The default Prelude declaration is below.
```haskell
class Enum a where
succ, pred :: a -> a -- Successor / predecessor of a value
toEnum :: Int -> a -- Convert from an Int
fromEnum :: a -> Int -- Convert to an Int
enumFrom :: a -> [a] -- [n..]
enumFromThen :: a -> a -> [a] -- [n,n'..]
enumFromTo :: a -> a -> [a] -- [n..m]
enumFromThenTo :: a -> a -> a -> [a] -- [n,n'..m]
succ = toEnum . (+ 1) . fromEnum
pred = toEnum . (subtract 1) . fromEnum
enumFrom x = map toEnum [fromEnum x ..]
enumFromThen x y = map toEnum [fromEnum x, fromEnum y ..]
enumFromTo x y = map toEnum [fromEnum x .. fromEnum y]
enumFromThenTo x1 x2 y = map toEnum [fromEnum x1, fromEnum x2 .. fromEnum y]
```
It suffices to define `toEnum` and `fromEnum` for a complete definition. See [here](http://hackage.haskell.org/package/base-4.12.0.0/docs/Prelude.html#t:Enum) for more properties and documentation.
### Num
The typeclass `Num` defines the basic numeric class.
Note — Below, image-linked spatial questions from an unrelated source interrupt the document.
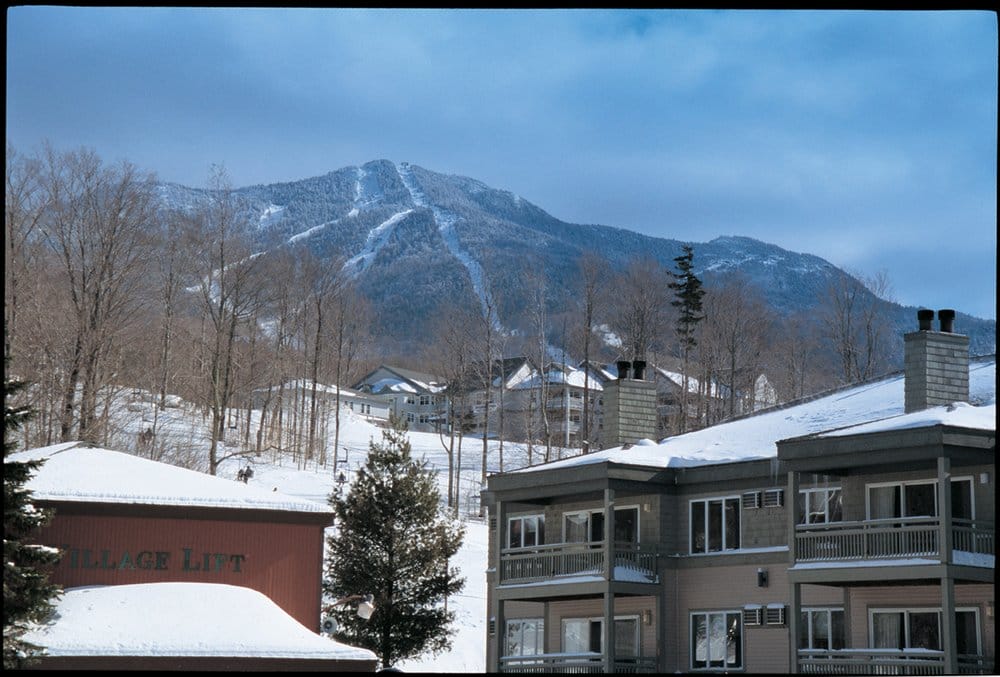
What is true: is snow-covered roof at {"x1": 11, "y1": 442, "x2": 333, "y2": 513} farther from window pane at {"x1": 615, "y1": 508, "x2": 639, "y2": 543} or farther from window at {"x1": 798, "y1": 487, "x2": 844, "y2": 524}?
window at {"x1": 798, "y1": 487, "x2": 844, "y2": 524}

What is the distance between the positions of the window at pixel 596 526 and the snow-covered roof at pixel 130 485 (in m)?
6.06

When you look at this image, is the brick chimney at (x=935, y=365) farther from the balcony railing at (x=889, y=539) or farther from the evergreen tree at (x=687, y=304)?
the evergreen tree at (x=687, y=304)

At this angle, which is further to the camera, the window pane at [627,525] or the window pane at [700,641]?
the window pane at [627,525]

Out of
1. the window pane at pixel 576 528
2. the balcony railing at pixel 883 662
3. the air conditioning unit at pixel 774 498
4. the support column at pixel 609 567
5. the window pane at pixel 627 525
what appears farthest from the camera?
the window pane at pixel 576 528

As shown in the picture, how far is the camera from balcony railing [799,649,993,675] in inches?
869

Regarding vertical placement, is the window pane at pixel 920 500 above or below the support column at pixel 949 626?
above

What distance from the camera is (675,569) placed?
28.1m

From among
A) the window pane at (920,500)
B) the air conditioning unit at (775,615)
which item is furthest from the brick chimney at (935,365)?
the air conditioning unit at (775,615)

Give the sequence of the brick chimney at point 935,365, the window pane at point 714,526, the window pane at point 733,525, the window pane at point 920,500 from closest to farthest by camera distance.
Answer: the window pane at point 920,500 < the brick chimney at point 935,365 < the window pane at point 733,525 < the window pane at point 714,526

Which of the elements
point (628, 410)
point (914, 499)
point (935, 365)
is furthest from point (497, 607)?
point (935, 365)

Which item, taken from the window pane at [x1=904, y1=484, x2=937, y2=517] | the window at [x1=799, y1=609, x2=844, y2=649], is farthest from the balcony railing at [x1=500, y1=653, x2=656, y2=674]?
the window pane at [x1=904, y1=484, x2=937, y2=517]

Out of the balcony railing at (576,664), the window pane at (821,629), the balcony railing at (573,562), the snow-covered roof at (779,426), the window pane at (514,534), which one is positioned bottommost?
the balcony railing at (576,664)

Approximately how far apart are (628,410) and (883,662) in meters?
11.1

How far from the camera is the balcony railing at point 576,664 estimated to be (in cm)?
2748
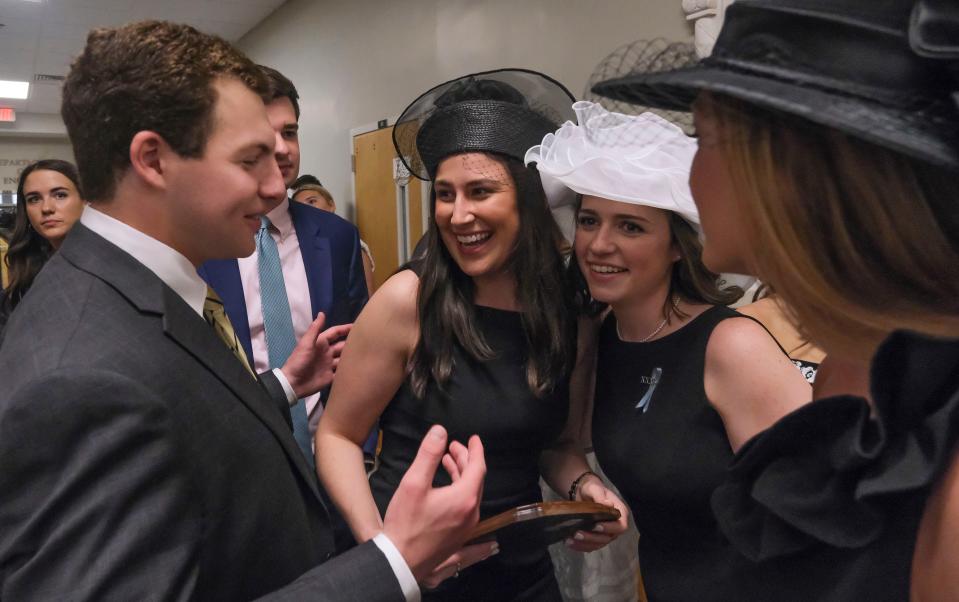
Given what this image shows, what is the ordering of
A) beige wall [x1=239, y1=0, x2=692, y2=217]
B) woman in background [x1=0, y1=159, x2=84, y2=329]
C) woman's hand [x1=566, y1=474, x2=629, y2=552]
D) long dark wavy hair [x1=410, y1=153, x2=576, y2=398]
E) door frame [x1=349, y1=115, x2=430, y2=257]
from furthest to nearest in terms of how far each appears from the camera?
door frame [x1=349, y1=115, x2=430, y2=257], beige wall [x1=239, y1=0, x2=692, y2=217], woman in background [x1=0, y1=159, x2=84, y2=329], long dark wavy hair [x1=410, y1=153, x2=576, y2=398], woman's hand [x1=566, y1=474, x2=629, y2=552]

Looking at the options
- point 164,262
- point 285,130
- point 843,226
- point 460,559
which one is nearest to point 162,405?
point 164,262

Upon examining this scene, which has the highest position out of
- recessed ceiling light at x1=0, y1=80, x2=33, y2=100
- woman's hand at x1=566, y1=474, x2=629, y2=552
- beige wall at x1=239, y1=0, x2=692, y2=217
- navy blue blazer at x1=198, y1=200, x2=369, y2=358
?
recessed ceiling light at x1=0, y1=80, x2=33, y2=100

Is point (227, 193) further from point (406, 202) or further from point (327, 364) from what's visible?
point (406, 202)

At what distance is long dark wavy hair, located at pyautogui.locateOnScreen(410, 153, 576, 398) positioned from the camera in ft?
4.99

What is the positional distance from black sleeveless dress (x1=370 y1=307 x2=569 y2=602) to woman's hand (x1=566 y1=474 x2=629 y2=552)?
13cm

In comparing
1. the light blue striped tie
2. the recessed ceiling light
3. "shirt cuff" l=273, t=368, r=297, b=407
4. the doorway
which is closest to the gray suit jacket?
"shirt cuff" l=273, t=368, r=297, b=407

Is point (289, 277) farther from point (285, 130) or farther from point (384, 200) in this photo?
point (384, 200)

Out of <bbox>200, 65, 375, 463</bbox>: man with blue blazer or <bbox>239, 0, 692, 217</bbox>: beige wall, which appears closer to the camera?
<bbox>200, 65, 375, 463</bbox>: man with blue blazer

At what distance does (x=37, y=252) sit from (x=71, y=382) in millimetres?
2924

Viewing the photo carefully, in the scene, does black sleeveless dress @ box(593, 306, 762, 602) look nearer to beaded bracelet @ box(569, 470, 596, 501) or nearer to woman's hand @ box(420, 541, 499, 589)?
beaded bracelet @ box(569, 470, 596, 501)

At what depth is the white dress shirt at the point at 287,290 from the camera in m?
2.19

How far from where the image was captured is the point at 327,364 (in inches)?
68.1

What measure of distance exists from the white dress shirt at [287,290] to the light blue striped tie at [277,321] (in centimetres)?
2

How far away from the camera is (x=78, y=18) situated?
6250 millimetres
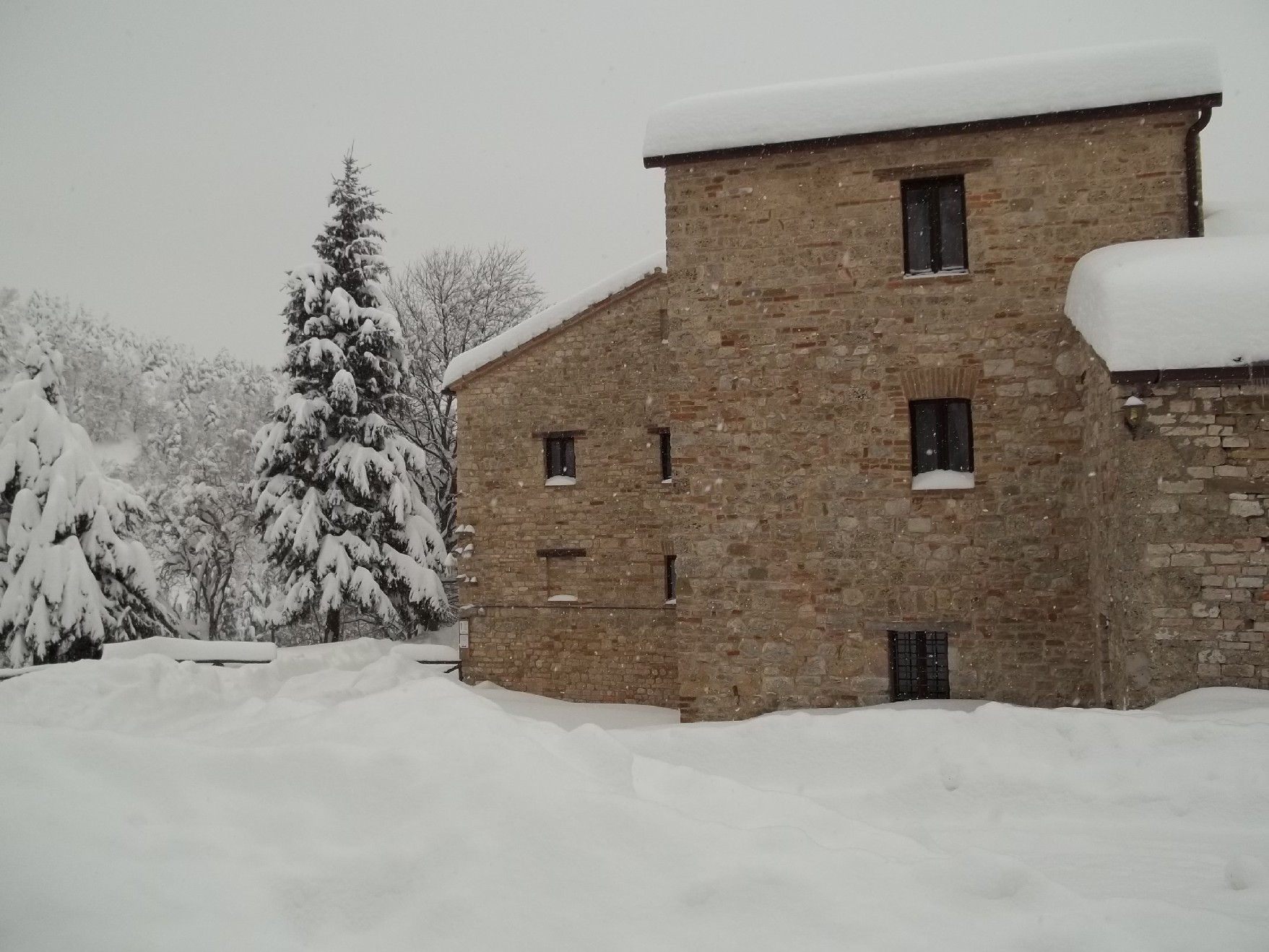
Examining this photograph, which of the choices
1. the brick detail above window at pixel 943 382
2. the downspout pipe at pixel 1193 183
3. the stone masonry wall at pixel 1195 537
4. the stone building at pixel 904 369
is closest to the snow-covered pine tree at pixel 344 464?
the stone building at pixel 904 369

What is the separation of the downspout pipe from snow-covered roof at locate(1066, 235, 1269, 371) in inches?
36.4

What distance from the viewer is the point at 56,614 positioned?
15469 mm

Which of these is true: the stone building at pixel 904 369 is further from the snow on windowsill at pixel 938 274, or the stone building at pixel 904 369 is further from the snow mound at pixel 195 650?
the snow mound at pixel 195 650

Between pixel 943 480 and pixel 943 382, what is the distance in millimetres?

The default Prelude declaration is below.
```haskell
class Num a where
(+), (-), (*) :: a -> a -> a
-- | Unary negation.
negate :: a -> a
-- | Absolute value.
abs :: a -> a
-- | Sign of a number.
signum :: a -> a
-- | Conversion from an 'Integer'.
fromInteger :: Integer -> a
x - y = x + negate y
negate x = 0 - x
```
For a minimal complete definition, we must define `(+)`, `(*)`, `abs`, `signum`, `fromInteger`, and `negate` (or `(-)`).